何回かご案内しているとおり、関屋の家では揮発性有機化学物質に対し使える素材と使えない素材、又は許容出来る素材を区分けして設計し施工をしております。

比較的揮発物質が少ないシーリング剤。

床下の束押さえにはごく普通の接着材でも体感上、可であった。このあたりが人それぞれの体感。

特に現代の住宅には必要不可欠なシーリング剤。1件でこの長さ30cmで直径6cmのくらいのシーリング剤を24本程度使用します。重さにして10kg・・・。シーリング剤は石油から化学的に作る有機物質で、揮発性成分を多量に含みます。だからといってこのシーリング剤を使わないで作る事は現実的ではありません。そこで出来るだけ建て主さんが自分にとって影響が少ない製品をチョイスしました。このシーリング剤を現場に常備し、様々な業種さんから手持ちのシーリングではなくこのシーリングを使って頂けるようにしております。このようにしないと、中々全ての箇所でこのシーリングのみを使って頂ける事は難しいでしょう。

▸ 収集データ:
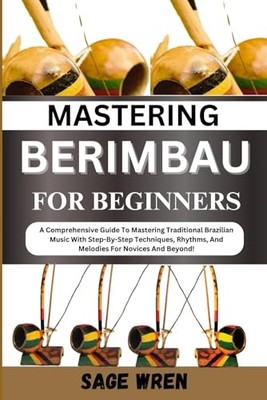 Berimbau Anleitung für Anfänger   Techniken, Rhythmen, Lernbuch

▸ 演習問題:
a: シーリング剤に関する文書抜粋によれば、長さ30cm・直径6cmほどのシーリング剤を住宅1件あたり何本程度使用しますか。
b: シーリング剤に関する文書抜粋の「シーリング剤は石油から化学的に作る有機物質で、揮発性成分を多量に含みます。」という文を英語に訳してください。
c: 住宅に用いるシーリング剤についての文書抜粋を、最後の文の後から書き継いでください。

▸ 解答:
a: 24本程度です。

b: Sealant is an organic substance chemically produced from petroleum, and it contains large amounts of volatile components.

c:
この気密テープは揮発性が少ないようで嗅覚で感じる刺激臭が少ない。白い綿のような素材はポリエステル系断熱材。

次に超高気密高断熱では絶対必要な断熱材と気密テープ及び気密シート。

世の中には自然素材の木の繊維でつくる断熱材や、羊毛でつくる断熱材もありますが、実はこれらは揮発性有機化学物質を多量に含みます。所謂自然素材の殆どは、そのままで日常にあると、昆虫たちの餌になり、また時には吸放湿性が徒となりカビの温床となります。これは当たり前で、地球上に自然に生まれた植物や動物のパーツは直ぐに元の姿になるように、あらゆる生物劣化をうけます。それが昆虫の食害だったりカビの一次分解です。羊毛などは、ガの幼虫の餌床となることは、羊毛でできた洋服に防虫剤を含ませる事で体験しておりますし、木はその吸放湿性からダニや昆虫の寝床となり、その糞からさらなる昆虫やカビの発生源になります。よって木や羊毛で紙で出来た断熱材には大量の薬剤が混ぜられます。「緑の家」でもよく使う古紙で作られるセルロースファイバーの20%はホウ酸です(重量比)。無機物のグラスウールでさえ接着剤として多量の樹脂が混入しております。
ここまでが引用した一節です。